:: TRECHO DO DOCUMENTO ::
No sábado, seus filhos lhe ofereceram uma homenagem em um hotel da cidade. Compay compareceu. Morreu dois dias depois. Havana amanheceu calada na última segunda-feira, embora Compay tenha nascido em Siboney e sido enterrado em Santiago de Cuba, onde viveu na juventude. Nas rádios, na TV, nas bocas de cubanos de todas as idades, só se falava de Francisco Repilado Muñoz -ou Compay Segundo, seu nome artístico.
Não há segunda chance na vida americana, dizia Mark Twain. Há, e Dennis Hopper está aí para contradizer a tese. Na vida cubana, se o exemplo for Compay, há muitas mais. Compay começou a carreira nos anos 30, como membro do quarteto Hatuey. Depois veio o grupo Los Compadres, de onde surgiu, você já adivinhou, o apelido Compay. Andou meio esquecido após a revolução, quando surgiu a Nova Trova cubana.
:::
:: REGISTROS DE DADOS ::
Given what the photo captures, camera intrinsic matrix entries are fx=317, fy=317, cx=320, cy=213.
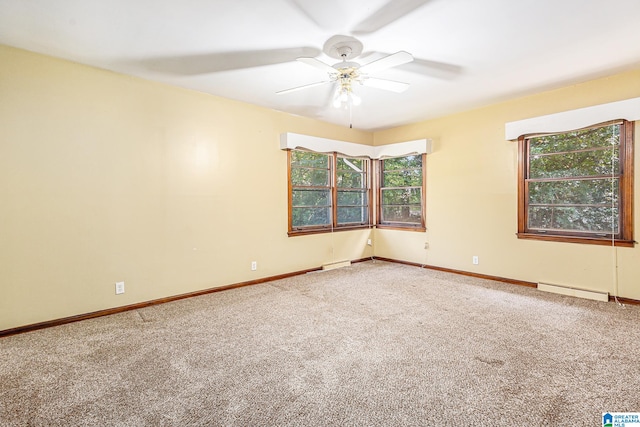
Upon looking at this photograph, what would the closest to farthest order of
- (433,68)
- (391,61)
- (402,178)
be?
(391,61), (433,68), (402,178)

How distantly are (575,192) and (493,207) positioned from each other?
92 centimetres

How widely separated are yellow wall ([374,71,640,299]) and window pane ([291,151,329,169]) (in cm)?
:::
DESAFIO 1: No trecho sobre Compay Segundo, de onde surgiu o apelido Compay? Responda em uma a três frases.
DESAFIO 2: Prossiga o trecho sobre Compay Segundo a partir da última frase apresentada.
Os registros constituem material à parte, sem relação com o trecho.

RESPOSTA CORRETA 1: O apelido Compay surgiu do grupo Los Compadres, formado depois que Francisco Repilado Muñoz iniciou a carreira nos anos 30 como membro do quarteto Hatuey.

RESPOSTA CORRETA 2:
No ostracismo, Compay sobreviveu, enrolando os seus preciosos "puros" numa fábrica de charutos. Renasceu, junto com Ibrahim Ferrer, Omara Portuondo e um monte de gente talentosa, no Buena Vista Social Club. E ainda lançou em 1999 um disco genial, "Calle Salud". Aos 92 anos.
Deu a volta ao mundo, fez sucesso em todas as latitudes, mas era sobretudo adorado em Cuba. Como se explica essa extraordinária popularidade? Pelo "son" que fazia, em primeiro lugar. Por sua capacidade de reinvenção e de resistência, tão características do povo cubano. E do seu humor e humanismo transbordantes.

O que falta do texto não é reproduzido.